If you’re replacing your Subaru Forester’s battery and see “Group 35” listed in the manual or hear a mechanic mention it you might wonder: What other battery sizes actually fit? That’s where a Subaru Forester battery equivalent size chart comes in. It’s not about finding just any battery that fits loosely under the tray. It’s about matching physical dimensions, terminal placement, cold cranking amps (CCA), and reserve capacity so the battery mounts securely, connects properly, and supports all the vehicle’s electronics especially with newer Foresters that rely on smart charging systems and stop-start features.

What does “Subaru Forester battery equivalent size” actually mean?

It means identifying batteries from different manufacturers or groups that share the same length, width, height, terminal type (top-post vs. side-post), and terminal orientation as the original Group 35 battery used in most Foresters from 2009–2023. Equivalent sizes aren’t just “close enough” they’re cross-referenced by industry standards like BCI (Battery Council International) and verified by real-world fitment. For example, a Group 24F battery is often listed as an equivalent for some Forester years because it matches the footprint and terminal layout even though it’s labeled differently than Group 35.

When do you need to check this chart?

You’ll need it when shopping for a replacement at a parts store, comparing online listings, or considering a premium AGM or lithium option. It’s especially helpful if you’re upgrading from a standard flooded battery to an AGM model, since many AGM alternatives come in Group 24F or Group 35R (reverse-terminal) configurations. You’ll also want it if your Forester is older like a 2005 model where Group 35 wasn’t standard, and you need to confirm what actually fits without trimming the tray or repositioning cables. We cover those earlier-year options in detail in our guide for the 2005 Forester.

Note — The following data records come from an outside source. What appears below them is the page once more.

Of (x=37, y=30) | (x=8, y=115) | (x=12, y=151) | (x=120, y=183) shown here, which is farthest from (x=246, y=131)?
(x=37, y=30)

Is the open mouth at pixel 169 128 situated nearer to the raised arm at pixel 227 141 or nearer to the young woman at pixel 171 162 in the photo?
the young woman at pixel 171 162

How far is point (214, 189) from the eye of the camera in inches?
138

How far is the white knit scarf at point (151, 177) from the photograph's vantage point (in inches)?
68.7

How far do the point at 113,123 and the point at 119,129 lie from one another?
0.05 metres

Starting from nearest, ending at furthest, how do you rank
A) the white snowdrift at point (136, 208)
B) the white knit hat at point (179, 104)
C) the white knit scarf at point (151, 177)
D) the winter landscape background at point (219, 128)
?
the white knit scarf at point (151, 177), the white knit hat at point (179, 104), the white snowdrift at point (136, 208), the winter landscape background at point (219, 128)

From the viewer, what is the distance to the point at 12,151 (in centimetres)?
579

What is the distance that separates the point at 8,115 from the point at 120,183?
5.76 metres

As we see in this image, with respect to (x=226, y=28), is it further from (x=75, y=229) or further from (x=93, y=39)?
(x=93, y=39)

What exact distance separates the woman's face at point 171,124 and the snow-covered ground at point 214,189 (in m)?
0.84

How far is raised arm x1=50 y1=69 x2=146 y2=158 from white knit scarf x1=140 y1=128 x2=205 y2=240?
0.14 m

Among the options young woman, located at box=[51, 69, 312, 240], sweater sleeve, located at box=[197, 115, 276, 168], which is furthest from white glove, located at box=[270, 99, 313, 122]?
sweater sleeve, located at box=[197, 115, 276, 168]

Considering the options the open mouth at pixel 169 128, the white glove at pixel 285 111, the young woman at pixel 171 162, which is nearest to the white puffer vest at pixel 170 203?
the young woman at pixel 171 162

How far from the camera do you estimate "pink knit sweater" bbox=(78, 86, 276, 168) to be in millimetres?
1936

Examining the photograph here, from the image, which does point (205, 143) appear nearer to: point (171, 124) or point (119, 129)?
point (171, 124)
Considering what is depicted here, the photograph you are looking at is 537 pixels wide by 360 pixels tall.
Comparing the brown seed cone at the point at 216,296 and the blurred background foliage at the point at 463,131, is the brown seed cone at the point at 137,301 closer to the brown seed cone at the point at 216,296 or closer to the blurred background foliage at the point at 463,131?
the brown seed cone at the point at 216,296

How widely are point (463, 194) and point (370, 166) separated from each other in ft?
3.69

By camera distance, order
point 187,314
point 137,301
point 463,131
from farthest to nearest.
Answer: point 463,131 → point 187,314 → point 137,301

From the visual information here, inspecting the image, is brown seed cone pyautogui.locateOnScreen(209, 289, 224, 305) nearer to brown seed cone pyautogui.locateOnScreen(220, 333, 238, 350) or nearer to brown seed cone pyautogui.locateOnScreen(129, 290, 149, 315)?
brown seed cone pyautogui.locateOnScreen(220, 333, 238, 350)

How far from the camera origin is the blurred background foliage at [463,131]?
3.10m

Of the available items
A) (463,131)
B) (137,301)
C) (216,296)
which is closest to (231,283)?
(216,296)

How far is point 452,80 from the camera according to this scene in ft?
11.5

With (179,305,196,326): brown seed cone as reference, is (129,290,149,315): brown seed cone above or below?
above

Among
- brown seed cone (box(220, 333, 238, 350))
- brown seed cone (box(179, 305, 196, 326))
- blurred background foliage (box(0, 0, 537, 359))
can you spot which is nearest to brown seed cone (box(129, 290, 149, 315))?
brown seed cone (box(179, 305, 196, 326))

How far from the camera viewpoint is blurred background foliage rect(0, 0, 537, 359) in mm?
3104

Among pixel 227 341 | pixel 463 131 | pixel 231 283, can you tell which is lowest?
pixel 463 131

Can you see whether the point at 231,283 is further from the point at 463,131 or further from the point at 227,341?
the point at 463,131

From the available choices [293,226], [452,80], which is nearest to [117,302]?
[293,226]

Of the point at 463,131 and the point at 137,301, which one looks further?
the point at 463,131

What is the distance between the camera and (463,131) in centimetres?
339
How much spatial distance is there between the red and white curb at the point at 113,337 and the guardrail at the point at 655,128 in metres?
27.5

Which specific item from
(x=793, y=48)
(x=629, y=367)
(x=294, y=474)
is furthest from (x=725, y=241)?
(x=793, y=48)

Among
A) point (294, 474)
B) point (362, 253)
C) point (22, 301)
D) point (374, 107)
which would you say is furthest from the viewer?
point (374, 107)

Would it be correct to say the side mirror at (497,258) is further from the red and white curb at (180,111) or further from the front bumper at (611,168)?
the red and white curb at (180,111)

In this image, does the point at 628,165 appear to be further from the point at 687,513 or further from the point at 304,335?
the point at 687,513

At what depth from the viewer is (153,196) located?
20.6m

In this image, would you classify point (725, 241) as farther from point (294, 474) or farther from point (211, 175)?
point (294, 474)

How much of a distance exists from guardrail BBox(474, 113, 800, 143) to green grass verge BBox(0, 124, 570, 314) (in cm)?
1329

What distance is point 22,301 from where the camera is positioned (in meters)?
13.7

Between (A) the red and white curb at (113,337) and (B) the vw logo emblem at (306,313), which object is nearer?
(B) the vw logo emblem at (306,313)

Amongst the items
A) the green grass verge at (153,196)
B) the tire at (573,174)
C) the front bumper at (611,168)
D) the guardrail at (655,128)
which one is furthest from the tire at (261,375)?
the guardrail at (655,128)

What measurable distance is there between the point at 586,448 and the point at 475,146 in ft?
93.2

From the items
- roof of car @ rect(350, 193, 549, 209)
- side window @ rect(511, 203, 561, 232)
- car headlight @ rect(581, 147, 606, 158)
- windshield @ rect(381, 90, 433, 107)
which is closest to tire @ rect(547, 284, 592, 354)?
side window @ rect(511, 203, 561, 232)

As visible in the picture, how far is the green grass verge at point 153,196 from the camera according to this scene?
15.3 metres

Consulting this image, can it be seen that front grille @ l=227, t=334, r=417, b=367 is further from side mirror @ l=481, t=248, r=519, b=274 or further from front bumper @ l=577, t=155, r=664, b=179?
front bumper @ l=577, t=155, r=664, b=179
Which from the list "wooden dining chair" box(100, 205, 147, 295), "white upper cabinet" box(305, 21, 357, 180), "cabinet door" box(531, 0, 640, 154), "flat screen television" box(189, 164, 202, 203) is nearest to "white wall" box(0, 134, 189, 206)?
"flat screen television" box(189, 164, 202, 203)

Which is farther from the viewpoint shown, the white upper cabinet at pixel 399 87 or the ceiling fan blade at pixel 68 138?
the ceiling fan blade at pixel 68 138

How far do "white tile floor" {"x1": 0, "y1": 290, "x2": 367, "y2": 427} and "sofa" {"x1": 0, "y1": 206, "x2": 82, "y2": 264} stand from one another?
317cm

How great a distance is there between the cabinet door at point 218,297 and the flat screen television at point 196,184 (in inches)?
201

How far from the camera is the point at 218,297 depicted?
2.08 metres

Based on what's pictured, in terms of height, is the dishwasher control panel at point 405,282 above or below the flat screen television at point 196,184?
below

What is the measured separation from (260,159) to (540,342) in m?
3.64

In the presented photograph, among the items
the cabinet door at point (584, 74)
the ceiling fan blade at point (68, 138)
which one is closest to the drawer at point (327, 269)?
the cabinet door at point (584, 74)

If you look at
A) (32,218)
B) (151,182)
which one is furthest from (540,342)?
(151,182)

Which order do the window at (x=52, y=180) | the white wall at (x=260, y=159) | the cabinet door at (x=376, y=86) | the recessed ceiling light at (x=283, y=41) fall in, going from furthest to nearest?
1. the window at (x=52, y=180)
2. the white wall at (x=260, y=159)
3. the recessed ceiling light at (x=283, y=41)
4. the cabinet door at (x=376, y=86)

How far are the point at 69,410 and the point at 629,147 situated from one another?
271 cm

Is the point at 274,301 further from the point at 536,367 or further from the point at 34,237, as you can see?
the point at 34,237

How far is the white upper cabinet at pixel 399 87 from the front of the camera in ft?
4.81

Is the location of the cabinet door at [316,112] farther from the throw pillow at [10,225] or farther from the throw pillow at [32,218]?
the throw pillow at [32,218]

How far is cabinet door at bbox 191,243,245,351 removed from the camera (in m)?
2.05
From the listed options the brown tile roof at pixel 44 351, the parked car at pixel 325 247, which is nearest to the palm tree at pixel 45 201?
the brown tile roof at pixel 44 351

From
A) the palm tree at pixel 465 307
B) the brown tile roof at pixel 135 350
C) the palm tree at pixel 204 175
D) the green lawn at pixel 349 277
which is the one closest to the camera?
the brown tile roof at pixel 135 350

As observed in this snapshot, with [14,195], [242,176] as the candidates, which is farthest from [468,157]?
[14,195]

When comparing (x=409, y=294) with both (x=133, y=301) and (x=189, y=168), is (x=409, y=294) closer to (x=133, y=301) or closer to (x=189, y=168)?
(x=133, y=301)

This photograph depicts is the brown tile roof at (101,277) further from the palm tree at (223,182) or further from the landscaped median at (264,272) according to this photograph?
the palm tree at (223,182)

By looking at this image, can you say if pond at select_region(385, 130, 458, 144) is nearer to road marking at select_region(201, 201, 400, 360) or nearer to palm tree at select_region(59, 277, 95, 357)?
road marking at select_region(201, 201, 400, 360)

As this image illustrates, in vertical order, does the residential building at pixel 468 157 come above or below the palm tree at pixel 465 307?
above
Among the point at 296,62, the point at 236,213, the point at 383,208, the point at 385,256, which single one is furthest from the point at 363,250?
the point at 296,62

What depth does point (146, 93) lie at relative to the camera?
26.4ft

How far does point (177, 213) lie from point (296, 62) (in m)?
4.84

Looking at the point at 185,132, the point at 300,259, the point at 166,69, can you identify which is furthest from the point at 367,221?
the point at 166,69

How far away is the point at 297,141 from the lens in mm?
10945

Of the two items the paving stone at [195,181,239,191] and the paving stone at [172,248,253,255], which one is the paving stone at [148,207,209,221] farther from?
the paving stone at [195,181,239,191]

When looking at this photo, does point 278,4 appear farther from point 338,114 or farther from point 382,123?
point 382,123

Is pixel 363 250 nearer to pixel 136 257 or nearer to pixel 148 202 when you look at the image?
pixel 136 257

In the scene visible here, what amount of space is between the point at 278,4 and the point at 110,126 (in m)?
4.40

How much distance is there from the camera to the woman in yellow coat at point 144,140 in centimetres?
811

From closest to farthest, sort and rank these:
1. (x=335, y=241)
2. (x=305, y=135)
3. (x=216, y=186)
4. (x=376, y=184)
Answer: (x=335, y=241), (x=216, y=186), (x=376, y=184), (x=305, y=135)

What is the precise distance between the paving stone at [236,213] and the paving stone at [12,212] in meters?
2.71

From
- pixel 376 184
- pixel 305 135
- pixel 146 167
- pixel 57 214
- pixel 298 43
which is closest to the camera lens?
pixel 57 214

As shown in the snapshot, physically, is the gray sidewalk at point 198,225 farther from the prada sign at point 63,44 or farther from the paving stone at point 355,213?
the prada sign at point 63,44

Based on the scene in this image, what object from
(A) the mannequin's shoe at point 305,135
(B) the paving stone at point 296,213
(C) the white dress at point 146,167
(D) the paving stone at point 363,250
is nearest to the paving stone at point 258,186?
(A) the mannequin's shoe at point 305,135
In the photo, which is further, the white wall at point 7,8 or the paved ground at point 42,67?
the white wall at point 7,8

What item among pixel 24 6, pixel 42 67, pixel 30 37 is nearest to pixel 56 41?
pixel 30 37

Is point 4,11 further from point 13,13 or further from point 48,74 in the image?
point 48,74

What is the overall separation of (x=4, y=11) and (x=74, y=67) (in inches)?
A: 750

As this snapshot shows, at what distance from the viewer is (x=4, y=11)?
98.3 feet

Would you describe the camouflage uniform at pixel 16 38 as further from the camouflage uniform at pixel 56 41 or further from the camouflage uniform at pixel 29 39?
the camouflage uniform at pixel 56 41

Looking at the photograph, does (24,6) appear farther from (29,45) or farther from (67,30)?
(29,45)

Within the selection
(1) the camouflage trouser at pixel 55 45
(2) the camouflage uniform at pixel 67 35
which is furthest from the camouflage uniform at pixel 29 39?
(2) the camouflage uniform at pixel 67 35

Common mistakes people make

  • Assuming “Group 35” means only batteries labeled Group 35 ignoring that Group 24F, 35-AGM, or even some Group 34 batteries may physically fit and function correctly.
  • Buying a battery with the right group number but wrong terminal position like a top-post battery for a Forester that needs side-post terminals (common in 2014+ models).
  • Overlooking CCA requirements: A Group 35 battery rated at 500 CCA won’t reliably start your Forester in sub-zero weather if the OEM spec calls for 640 CCA.
  • Forgetting hold-down compatibility: Some equivalents are slightly taller or shorter, which can interfere with the factory battery clamp or tray bracket.

How to use the chart correctly

Start with your Forester’s model year not just “Forester.” Battery fitment changed between generations. For instance, 2019–2023 Foresters often accept both Group 35 and Group 24F, while 2014–2018 models usually require Group 35 with specific venting and terminal orientation. Always verify using the VIN or owner’s manual first. Then cross-check against a trusted chart that includes measurements not just group numbers. You’ll find full-size comparisons and dimension tables in our dedicated Forester battery chart guide, including notes on AGM compatibility and common fit issues.

Can you swap a Forester battery for a RAV4 or Escape battery?

Sometimes but only if the physical specs line up. A Toyota RAV4 (2016–2022) typically uses Group 24F, which overlaps with many Forester years. But the Ford Escape (2013–2019) uses Group 65, which is too wide and won’t fit without modification. If you’re comparing across brands, always measure first and don’t assume shared platforms mean shared batteries. We break down those cross-model comparisons in our Forester-to-RAV4 battery size comparison.

One practical next step

Before ordering: Open your hood, locate the battery, and write down the group number, CCA rating, and terminal type (look for “L” or “R” stamped near the posts). Then compare that info against a verified chart not just the first search result. If your battery is more than 4 years old and you’ve noticed slower cranking or dimming lights after short trips, it’s likely time to replace it with a direct-fit equivalent not a generic substitute.